Omar Zahzah
( He/Him/His )Omar Zahzah is an Assistant Professor of Arab, Muslim, Ethnicities and Diaspora Studies (AMED) in the Department of Race and Resistance Studies (RRS) at San Francisco State University. Dr. Zahzah holds a B.A. in Comparative World Literature and Creative Writing from California State University, Long Beach, and an M.A. and PhD in Comparative Literature from the University of California, Los Angeles.
A scholar-activist of Lebanese Palestinian descent, Dr. Zahzah is the former Education and Advocacy Coordinator of Eyewitness Palestine has been an organizer for Palestinian liberation for many years.
His current research focuses on how Black, Arab American and Palestinian creatives utilize cultural means of resisting converging projects of securitization as well as globalizing paradigms of racialized policing and surveillance. Dr. Zahzah’s broader research interests include Arab American Studies, Black studies, American Studies, cultural studies, Palestine, the War on Terror, surveillance, the critical sociology of policing, national liberation, counter-insurgency/pacification, post-colonial studies, Indigenous studies, settler-colonialism, resistance literatures, institutional cooptation of radical movements, and cross-movement solidarity.

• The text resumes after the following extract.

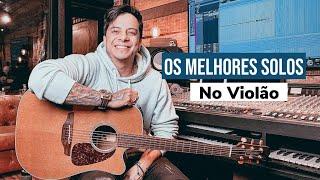 Os Melhores Solos no Violão - Rick Azevedo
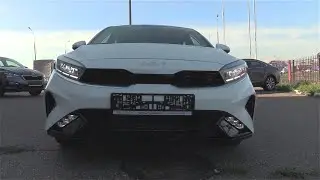 АБСОЛЮТНО НОВЫЙ 2021 Kia Cerato 2.0 (150) Prestige. Обзор (интерьер, экстерьер, двигатель).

Dr. Zahzah’s academic work has appeared in or is forthcoming from journals such as Arab Studies Quarterly and collections such as Centering the Margins: Reimagining the Field of Arab American Studies. He is also a creative writer and freelance journalist.
Dr. Zahzah’s book, Terms of Servitude: Zionism, Silicon Valley, and Digital Colonialism in the Palestinian Liberation Struggle is forthcoming from the Censored Press in Fall 2024, and he is currently at work on a monograph based on his dissertation, Undercover and Hyper-Visible: Security Poetics and Pacification Prosaics in African American and Arab American Literature.